** start **

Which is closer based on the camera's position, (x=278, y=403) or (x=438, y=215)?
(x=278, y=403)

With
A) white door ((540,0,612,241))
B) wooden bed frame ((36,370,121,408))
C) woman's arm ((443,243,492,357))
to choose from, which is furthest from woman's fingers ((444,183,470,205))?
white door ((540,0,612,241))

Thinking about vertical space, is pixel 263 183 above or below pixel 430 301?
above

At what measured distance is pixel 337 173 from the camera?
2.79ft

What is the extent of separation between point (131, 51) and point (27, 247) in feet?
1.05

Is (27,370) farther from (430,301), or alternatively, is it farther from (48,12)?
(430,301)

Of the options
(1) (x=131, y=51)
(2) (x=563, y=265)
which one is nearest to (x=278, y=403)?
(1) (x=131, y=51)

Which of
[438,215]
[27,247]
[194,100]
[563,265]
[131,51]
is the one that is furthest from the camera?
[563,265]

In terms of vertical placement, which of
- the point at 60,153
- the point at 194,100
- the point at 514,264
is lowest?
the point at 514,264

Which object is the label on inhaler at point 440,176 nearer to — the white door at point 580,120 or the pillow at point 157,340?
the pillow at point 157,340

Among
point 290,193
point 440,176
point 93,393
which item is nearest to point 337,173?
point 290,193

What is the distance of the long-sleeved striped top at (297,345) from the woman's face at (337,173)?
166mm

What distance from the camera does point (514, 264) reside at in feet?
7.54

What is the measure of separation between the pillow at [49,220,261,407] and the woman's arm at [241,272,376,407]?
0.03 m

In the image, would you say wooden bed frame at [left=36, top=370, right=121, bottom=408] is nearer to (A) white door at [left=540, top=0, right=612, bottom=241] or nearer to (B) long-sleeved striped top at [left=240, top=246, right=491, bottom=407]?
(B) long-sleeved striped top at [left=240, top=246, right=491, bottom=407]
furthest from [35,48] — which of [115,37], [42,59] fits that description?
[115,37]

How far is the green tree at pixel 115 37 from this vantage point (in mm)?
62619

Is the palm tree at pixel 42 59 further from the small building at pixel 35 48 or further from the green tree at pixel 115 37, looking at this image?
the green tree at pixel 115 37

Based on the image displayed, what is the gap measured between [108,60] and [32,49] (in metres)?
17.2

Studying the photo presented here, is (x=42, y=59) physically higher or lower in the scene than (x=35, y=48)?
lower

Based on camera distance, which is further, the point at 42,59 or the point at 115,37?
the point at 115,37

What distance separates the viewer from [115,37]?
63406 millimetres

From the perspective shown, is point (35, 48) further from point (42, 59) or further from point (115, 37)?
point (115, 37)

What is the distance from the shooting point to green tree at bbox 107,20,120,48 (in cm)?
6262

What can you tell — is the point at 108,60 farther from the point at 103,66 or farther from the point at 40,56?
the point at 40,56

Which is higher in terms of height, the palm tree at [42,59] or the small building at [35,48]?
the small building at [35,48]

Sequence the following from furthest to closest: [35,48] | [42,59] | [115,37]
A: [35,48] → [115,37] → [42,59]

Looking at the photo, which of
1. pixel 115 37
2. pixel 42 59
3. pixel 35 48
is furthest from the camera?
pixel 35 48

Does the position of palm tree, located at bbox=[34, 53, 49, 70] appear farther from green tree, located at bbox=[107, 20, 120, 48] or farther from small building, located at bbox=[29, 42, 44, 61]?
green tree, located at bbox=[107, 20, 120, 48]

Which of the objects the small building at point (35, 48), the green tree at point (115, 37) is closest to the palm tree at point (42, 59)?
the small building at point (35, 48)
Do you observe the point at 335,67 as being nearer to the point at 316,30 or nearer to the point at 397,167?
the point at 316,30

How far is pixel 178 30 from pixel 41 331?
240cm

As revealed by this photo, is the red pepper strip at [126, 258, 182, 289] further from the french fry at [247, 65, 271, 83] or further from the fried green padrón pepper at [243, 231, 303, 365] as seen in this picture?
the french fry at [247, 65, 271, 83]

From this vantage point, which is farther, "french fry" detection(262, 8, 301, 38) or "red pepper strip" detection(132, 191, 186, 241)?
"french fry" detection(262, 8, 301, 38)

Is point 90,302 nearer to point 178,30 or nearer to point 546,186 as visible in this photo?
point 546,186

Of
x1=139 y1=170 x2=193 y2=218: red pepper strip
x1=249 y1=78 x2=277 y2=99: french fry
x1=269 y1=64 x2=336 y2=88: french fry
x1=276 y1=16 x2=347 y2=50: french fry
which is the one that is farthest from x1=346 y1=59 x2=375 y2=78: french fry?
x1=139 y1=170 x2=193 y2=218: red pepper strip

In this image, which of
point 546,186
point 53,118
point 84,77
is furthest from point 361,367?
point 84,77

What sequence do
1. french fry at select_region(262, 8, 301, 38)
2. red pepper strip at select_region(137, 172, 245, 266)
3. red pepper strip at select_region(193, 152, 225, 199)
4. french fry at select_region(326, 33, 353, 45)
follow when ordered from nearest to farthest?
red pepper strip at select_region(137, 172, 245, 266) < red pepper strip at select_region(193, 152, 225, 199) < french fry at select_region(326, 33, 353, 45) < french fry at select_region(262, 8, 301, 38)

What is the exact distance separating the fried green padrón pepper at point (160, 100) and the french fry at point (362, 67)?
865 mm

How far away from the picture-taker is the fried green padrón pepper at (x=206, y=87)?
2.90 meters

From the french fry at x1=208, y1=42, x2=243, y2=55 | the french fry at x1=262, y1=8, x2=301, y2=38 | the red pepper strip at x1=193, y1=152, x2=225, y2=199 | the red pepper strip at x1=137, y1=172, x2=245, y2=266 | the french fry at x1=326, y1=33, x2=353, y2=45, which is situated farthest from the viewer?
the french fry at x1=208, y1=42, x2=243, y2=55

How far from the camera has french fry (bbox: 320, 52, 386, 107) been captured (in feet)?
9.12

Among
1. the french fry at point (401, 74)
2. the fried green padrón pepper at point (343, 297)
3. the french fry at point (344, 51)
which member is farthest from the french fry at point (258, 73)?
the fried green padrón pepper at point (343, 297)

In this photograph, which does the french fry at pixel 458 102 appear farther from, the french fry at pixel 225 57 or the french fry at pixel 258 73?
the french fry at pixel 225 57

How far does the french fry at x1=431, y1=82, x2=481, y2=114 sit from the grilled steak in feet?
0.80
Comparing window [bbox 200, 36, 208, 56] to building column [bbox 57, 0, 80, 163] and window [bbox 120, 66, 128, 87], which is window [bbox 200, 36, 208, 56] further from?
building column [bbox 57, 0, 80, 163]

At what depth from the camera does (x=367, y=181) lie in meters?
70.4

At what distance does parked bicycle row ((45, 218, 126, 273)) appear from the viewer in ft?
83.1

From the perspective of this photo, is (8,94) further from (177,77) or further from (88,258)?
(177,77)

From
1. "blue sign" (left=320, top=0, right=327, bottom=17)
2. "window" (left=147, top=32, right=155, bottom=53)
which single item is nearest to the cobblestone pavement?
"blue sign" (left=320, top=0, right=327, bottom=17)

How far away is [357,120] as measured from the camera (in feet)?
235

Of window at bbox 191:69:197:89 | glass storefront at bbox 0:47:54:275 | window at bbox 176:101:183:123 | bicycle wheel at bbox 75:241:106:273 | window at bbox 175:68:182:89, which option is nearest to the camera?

** end **

(THE TASK) Copy out the entries word for word, beginning at the line that contains "From this vantage point, which" and stopping after the line that contains "2.90 meters".

(THE REPLY)
From this vantage point, which is farther, "french fry" detection(262, 8, 301, 38) or "red pepper strip" detection(132, 191, 186, 241)?
"french fry" detection(262, 8, 301, 38)

Is point 90,302 nearer to point 178,30 or nearer to point 546,186 as visible in this photo?
point 546,186

Of
x1=139 y1=170 x2=193 y2=218: red pepper strip
x1=249 y1=78 x2=277 y2=99: french fry
x1=269 y1=64 x2=336 y2=88: french fry
x1=276 y1=16 x2=347 y2=50: french fry
which is the one that is farthest from x1=346 y1=59 x2=375 y2=78: french fry?
x1=139 y1=170 x2=193 y2=218: red pepper strip

In this image, which of
point 546,186
point 53,118
point 84,77
is furthest from point 361,367?
point 84,77

What sequence do
1. french fry at select_region(262, 8, 301, 38)
2. red pepper strip at select_region(137, 172, 245, 266)
3. red pepper strip at select_region(193, 152, 225, 199)
4. french fry at select_region(326, 33, 353, 45)
follow when ordered from nearest to farthest?
red pepper strip at select_region(137, 172, 245, 266) < red pepper strip at select_region(193, 152, 225, 199) < french fry at select_region(326, 33, 353, 45) < french fry at select_region(262, 8, 301, 38)

What is the exact distance separating the fried green padrón pepper at point (160, 100) and the french fry at point (362, 67)?
865 mm

How far away from the picture-taker is the fried green padrón pepper at (x=206, y=87)?
2.90 meters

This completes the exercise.